[START]
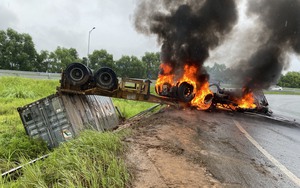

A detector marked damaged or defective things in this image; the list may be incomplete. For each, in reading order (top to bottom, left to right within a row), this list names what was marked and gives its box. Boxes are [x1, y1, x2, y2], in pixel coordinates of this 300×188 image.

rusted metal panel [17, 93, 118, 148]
[END]
[START]
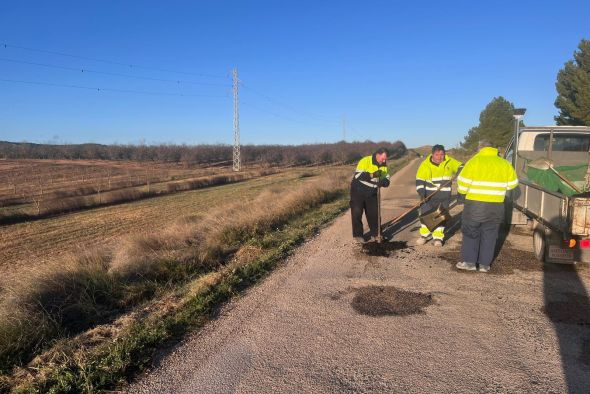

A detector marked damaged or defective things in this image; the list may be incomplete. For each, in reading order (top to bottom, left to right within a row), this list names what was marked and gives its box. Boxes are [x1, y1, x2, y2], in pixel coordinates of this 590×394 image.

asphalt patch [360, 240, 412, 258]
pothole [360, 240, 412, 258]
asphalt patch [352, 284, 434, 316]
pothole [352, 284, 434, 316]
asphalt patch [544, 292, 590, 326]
[END]
## [BRIEF]
List the lines from the one containing "this 300×188 image." through the one containing "rusted metal panel [17, 93, 118, 148]" as a numbered list, with both of those lines included and blank lines omitted.

## [CORRECT OUTPUT]
1. A detector marked damaged or defective things in this image; the list may be incomplete. For each, in reading order (top to bottom, left to right within a row), this list names what was marked and gives its box. Boxes are [x1, y1, x2, y2], in pixel coordinates of this 300×188 image.
2. rusted metal panel [17, 93, 118, 148]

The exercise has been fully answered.